Within liver cells, Citrin transports glutamate into the mitochondria, and transports aspartate out (malate-aspartate shuttle). In order for aspartate to enter the urea cycle, sufficient amount of aspartate have to be transported out. Mutation in the SLC25A13 gene prevents transportation of aspartate into cytosol, and therefore prevents formation of arginosuccinate. This leads to discontinuation of the Urea cycle, and contributes to improper metabolism of hamful nitrogen molecules.

There is a decreased level of ASS1 enzyme in liver cells, however, the enzyme concentrations in other tissues/cells are normal.



Effects of Ammonia Accumulation

Citrullinemia can cause

• muscle weakness
• poor growth
• enlarged livers
• mental retardation
• respiratory problems (difficulty breathing)
• Brain damage (swelling)
• Paralysis, death

Signs and Symptoms

Type 1
Symptoms become evident during first few days of life (infant)

• Lethargy
• Poor-feeding
• Seizures
• Unconsciousness

A milder form of the disease can develop in late childhood/adulthood.

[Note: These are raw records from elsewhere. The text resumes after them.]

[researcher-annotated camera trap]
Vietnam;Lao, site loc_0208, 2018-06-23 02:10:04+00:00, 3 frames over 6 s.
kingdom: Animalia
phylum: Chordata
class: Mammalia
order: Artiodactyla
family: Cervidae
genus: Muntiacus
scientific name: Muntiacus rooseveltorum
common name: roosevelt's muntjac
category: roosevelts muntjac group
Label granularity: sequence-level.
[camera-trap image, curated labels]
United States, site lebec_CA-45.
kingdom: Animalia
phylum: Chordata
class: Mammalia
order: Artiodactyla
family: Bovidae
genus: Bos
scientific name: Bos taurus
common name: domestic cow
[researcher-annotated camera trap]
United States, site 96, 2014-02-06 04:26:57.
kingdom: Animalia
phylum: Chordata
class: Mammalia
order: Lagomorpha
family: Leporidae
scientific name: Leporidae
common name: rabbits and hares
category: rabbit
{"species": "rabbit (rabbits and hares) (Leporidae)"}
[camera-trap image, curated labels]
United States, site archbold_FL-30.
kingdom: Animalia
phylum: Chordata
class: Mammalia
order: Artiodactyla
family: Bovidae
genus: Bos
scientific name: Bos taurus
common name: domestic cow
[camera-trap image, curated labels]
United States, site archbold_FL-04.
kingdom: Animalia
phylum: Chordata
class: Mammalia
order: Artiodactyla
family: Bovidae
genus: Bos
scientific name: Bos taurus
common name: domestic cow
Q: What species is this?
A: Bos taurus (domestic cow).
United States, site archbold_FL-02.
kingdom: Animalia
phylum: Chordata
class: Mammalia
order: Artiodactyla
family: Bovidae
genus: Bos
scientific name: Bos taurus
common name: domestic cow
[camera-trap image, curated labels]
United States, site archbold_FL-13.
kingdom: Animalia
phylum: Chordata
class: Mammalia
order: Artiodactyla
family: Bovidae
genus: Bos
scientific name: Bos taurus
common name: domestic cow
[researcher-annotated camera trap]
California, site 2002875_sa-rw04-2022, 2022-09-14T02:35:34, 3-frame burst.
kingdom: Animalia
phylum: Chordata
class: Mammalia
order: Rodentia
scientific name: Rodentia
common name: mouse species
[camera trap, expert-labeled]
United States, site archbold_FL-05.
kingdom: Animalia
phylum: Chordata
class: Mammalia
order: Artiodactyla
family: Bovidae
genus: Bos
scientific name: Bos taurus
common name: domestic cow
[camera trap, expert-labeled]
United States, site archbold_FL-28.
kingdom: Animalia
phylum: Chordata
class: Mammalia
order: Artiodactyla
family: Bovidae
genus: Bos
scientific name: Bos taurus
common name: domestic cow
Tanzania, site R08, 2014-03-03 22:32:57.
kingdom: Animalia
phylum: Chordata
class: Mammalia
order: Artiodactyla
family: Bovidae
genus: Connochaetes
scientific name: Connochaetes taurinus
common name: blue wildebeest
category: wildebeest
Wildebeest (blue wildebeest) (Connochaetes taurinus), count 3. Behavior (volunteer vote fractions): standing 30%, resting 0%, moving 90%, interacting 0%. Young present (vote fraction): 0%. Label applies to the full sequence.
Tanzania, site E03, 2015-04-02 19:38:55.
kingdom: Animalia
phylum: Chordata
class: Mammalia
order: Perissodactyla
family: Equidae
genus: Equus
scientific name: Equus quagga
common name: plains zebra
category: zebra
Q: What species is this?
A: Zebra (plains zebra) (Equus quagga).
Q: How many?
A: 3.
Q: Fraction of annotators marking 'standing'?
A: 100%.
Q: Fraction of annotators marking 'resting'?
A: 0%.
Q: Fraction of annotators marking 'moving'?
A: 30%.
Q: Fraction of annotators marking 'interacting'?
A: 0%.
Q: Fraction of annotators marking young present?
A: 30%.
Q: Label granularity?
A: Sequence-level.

Symptoms are as follows:

• Intense headaches
• Loss of vision (partial)
• Ataxia (lack of muscle and balance coordination)
• Lethargy

Type 2
Symptoms caused by type 2 citrullinemia may appear during adulthood

• Confusion
• Aggression
• Restlessness
• Memory loss
• Hyperactivity

*These symptoms can be triggered by medications, alcohol intake, and infections.



Diagnosis

Patients with extreme citrullinemia have plasma ammonia concentration of 1000-3000 µmol/L. The Plasma Quantitative amino acid analysis reports an absence of arginosuccinic acid and high concentration of citrulline (greater than 1000 µmol/L).

*Normal range of citrulline is 50 µmol/L.

There is also a decrease in ASS1 enzymatic activity in  in fibroblasts, liver, and other tissues where the enzyme is expressed. Molecular genetic testing of ASS1 gene is clinically available.

Prenatal diagnosis can be performed by measuring activity of ASS enzyme in cultured chorionic tissue and amniocytes.

Treatment
The treatment focuses on the prevention of ammonia build-up


1) Low-protein diet. This diet should continue throughout the patient's lifetime.

• A diet with high levels of protein causes accumulation (build-up) of ammonia in the body due to increased level of amino acid derived from protein molecules. But, this does not mean protein should be 100% eliminated from the child's diet. Small amounts of protein can be consumed in carefully measured amounts, to support the growth and development of the child.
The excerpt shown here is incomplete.